Stored data entries:
────────

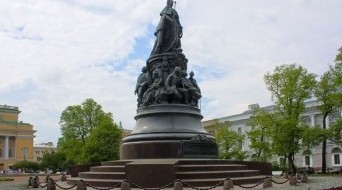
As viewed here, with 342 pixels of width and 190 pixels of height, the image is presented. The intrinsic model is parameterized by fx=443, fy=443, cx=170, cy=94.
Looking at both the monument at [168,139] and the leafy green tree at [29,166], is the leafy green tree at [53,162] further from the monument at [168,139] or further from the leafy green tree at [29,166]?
the monument at [168,139]

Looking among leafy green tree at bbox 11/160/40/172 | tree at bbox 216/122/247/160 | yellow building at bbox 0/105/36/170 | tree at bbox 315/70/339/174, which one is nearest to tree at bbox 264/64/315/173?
tree at bbox 315/70/339/174

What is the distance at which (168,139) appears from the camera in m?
21.0

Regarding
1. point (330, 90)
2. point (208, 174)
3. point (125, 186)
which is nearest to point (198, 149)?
point (208, 174)

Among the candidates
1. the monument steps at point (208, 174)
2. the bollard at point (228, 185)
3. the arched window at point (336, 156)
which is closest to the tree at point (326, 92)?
the arched window at point (336, 156)

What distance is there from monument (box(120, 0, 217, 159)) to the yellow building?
7662 cm

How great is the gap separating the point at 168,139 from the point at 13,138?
8195 cm

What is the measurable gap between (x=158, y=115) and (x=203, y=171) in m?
5.05

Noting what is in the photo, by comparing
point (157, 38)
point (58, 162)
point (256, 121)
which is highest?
point (157, 38)

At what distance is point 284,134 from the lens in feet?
129

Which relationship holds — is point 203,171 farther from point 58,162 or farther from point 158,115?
point 58,162

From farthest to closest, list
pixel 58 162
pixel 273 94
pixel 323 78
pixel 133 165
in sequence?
1. pixel 58 162
2. pixel 273 94
3. pixel 323 78
4. pixel 133 165

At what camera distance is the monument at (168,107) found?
20891mm

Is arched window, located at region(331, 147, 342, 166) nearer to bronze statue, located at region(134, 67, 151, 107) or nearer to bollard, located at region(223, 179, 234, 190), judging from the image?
bronze statue, located at region(134, 67, 151, 107)

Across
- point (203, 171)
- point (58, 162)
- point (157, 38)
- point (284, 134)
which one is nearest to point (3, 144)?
point (58, 162)
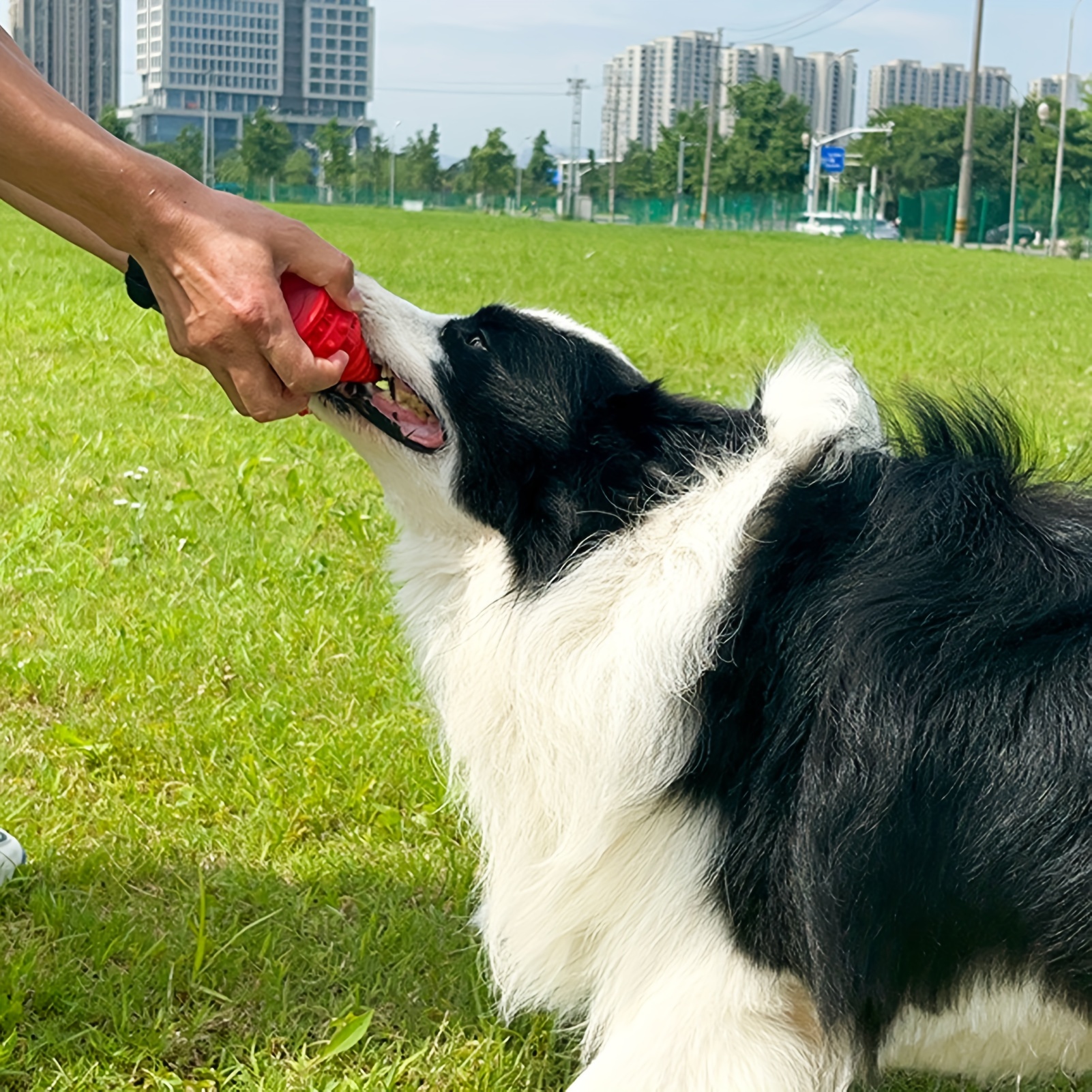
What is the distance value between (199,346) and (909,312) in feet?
44.3

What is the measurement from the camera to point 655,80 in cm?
16300

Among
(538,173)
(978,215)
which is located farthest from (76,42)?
(978,215)

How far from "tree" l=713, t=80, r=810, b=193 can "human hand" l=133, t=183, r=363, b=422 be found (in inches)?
3104

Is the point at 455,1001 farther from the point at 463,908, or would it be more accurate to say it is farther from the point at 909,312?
the point at 909,312

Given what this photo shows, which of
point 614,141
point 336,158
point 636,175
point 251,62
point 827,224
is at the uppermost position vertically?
point 251,62

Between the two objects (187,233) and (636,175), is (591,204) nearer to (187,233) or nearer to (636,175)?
(636,175)

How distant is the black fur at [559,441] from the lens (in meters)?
2.36

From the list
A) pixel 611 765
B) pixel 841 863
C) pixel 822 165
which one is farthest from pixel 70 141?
pixel 822 165

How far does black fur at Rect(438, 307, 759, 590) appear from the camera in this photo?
7.75 feet

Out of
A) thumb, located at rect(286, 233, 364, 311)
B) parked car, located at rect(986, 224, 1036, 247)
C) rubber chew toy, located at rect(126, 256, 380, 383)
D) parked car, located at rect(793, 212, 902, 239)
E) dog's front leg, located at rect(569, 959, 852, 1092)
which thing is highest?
parked car, located at rect(793, 212, 902, 239)

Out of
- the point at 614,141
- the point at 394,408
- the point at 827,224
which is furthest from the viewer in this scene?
the point at 614,141

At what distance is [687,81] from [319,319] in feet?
545

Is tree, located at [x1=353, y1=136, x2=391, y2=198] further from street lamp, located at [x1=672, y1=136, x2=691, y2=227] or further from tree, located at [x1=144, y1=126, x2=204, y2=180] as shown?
street lamp, located at [x1=672, y1=136, x2=691, y2=227]

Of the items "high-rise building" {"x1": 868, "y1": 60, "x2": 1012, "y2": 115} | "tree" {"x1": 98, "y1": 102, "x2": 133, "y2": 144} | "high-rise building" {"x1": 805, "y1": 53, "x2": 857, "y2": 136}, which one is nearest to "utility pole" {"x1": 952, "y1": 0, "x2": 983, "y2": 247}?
"tree" {"x1": 98, "y1": 102, "x2": 133, "y2": 144}
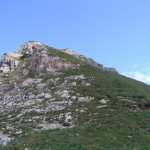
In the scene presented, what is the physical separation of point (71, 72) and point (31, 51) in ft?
88.6

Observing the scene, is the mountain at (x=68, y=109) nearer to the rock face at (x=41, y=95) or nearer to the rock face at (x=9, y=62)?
the rock face at (x=41, y=95)

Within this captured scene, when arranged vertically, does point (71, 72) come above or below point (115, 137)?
above

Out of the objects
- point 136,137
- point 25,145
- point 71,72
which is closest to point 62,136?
point 25,145

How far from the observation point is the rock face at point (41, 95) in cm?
3012

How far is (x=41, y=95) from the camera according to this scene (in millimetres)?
41094

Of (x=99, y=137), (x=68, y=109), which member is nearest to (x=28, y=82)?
(x=68, y=109)

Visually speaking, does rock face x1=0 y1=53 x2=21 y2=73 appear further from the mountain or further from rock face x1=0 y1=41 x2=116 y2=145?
the mountain

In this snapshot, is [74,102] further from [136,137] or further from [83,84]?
[136,137]

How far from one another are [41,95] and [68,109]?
28.9ft

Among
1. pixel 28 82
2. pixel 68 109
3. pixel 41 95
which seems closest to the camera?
pixel 68 109

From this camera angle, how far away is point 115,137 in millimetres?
23016

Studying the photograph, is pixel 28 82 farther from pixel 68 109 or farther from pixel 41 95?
pixel 68 109

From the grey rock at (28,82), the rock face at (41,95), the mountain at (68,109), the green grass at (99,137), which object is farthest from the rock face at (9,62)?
the green grass at (99,137)

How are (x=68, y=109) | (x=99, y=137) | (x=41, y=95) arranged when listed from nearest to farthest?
(x=99, y=137)
(x=68, y=109)
(x=41, y=95)
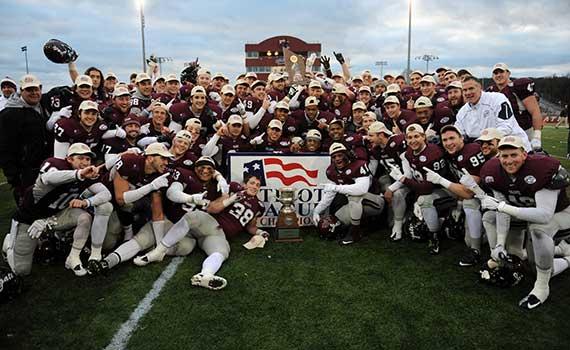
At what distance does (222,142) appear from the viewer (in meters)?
5.71

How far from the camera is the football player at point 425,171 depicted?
4.66 metres

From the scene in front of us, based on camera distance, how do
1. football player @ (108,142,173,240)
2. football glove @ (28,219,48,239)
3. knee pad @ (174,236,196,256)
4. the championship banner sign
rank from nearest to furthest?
football glove @ (28,219,48,239)
football player @ (108,142,173,240)
knee pad @ (174,236,196,256)
the championship banner sign

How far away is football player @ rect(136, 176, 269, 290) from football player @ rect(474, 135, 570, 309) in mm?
2467

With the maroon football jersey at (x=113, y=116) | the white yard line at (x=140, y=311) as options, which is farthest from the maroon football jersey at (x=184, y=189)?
the maroon football jersey at (x=113, y=116)

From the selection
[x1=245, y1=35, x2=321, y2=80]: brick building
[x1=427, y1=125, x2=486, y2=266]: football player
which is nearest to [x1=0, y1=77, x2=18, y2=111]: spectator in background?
[x1=427, y1=125, x2=486, y2=266]: football player

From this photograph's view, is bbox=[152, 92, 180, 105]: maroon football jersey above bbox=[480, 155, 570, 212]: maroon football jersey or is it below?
above

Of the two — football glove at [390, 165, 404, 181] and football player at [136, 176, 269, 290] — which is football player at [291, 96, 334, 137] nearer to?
football glove at [390, 165, 404, 181]

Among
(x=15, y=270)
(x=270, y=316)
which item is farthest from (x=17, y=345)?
(x=270, y=316)

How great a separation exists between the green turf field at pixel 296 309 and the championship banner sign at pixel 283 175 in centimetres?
111

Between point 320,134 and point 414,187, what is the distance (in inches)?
58.7

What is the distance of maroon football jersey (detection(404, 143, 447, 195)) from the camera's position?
15.3 ft

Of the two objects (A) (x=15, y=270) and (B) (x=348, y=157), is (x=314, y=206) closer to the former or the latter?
(B) (x=348, y=157)

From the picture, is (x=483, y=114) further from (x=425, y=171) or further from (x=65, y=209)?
(x=65, y=209)

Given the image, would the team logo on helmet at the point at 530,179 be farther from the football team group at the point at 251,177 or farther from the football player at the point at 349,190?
the football player at the point at 349,190
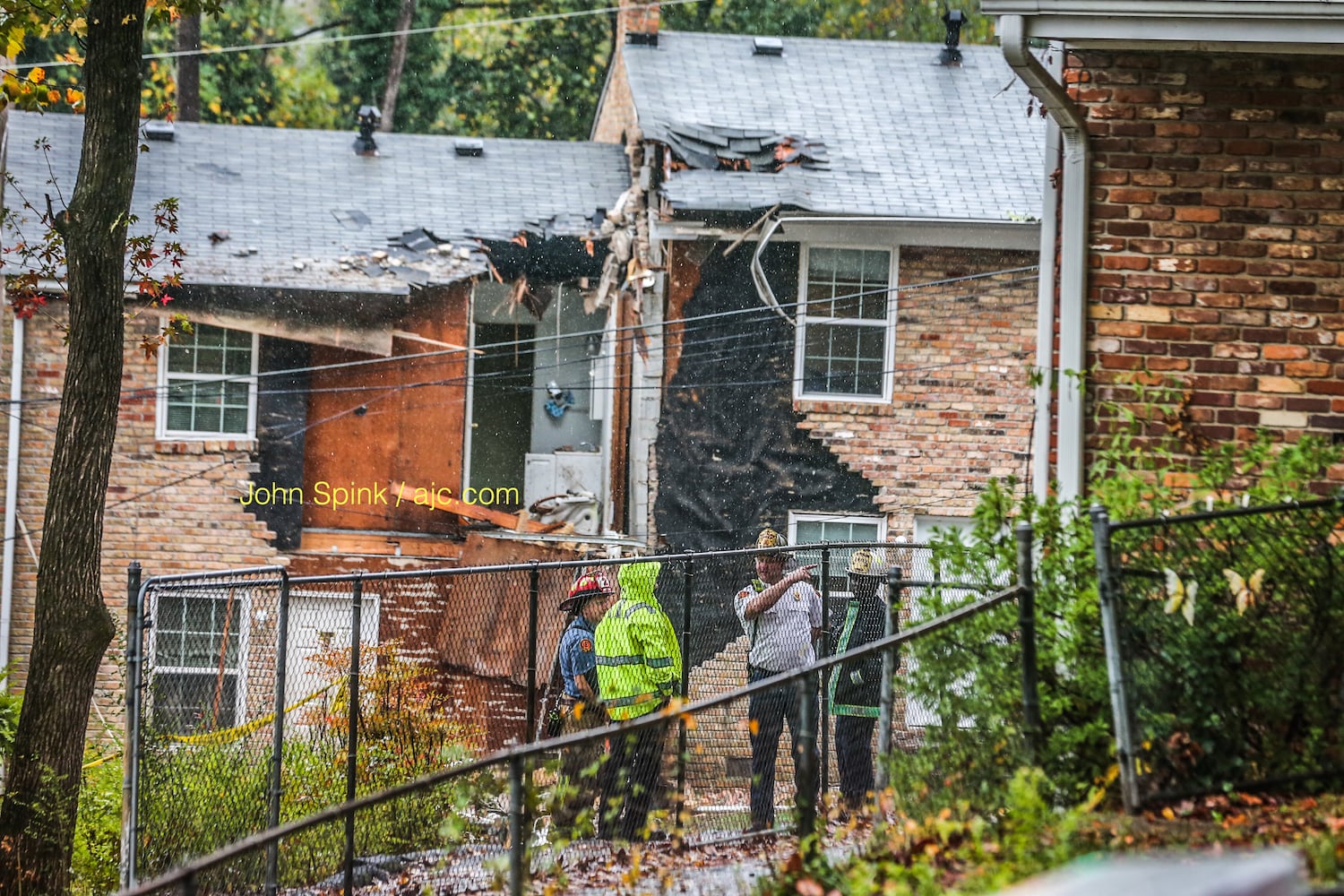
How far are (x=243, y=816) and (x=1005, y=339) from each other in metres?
9.87

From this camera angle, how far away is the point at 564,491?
15.6 m

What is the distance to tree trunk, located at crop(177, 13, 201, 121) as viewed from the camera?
23078 mm

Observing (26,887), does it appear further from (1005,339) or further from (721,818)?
(1005,339)

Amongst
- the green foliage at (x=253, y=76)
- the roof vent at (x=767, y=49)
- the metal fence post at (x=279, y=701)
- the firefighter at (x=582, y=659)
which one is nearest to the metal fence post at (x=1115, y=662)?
the firefighter at (x=582, y=659)

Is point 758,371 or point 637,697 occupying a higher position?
point 758,371

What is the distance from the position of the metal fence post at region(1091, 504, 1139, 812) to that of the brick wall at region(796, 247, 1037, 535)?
972cm

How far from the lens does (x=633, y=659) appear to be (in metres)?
8.02

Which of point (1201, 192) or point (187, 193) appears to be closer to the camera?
point (1201, 192)

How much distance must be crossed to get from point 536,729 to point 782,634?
1.57 m

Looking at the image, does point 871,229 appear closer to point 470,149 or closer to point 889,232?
point 889,232

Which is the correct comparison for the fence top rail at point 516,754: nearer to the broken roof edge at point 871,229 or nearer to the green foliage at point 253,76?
the broken roof edge at point 871,229

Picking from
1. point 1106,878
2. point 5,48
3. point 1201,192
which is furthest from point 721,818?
point 5,48

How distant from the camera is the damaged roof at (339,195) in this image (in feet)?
49.3

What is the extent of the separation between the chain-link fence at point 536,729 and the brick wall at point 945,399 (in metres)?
4.96
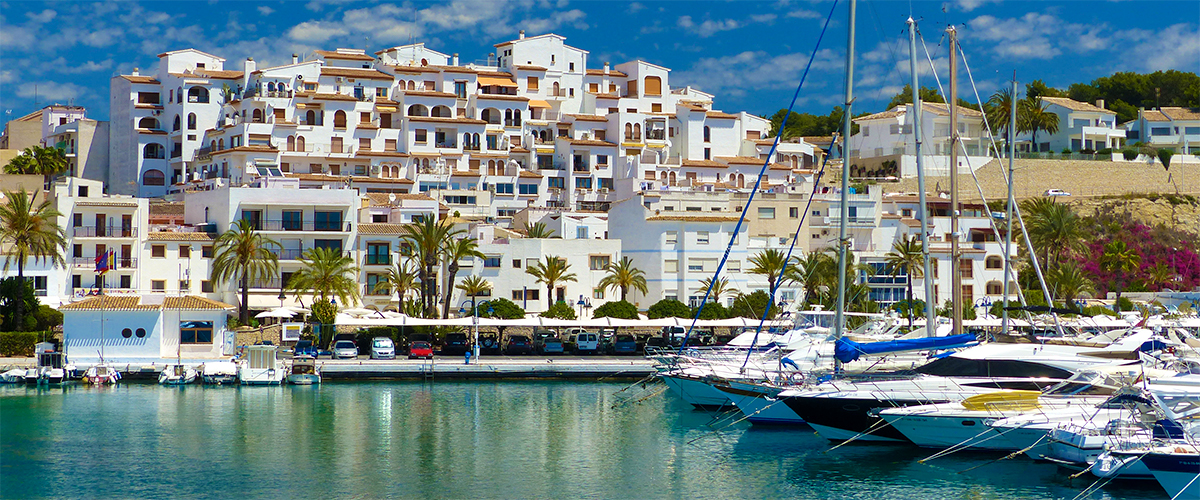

────────

INSTRUCTION: How many lines in the entries above contain the string "angle"? Reply with the number alone.

FINAL RESULT: 2